• [WHAT IS NEEDED]
Extract each of the rows below verbatim, keeping every line as it appears.

(Extracted rows)

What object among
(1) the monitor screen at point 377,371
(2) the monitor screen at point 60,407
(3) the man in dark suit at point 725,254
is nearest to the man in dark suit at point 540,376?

• [TASK OUTPUT]
What object among
(1) the monitor screen at point 377,371
(2) the monitor screen at point 60,407
(3) the man in dark suit at point 725,254
is nearest to the man in dark suit at point 540,376?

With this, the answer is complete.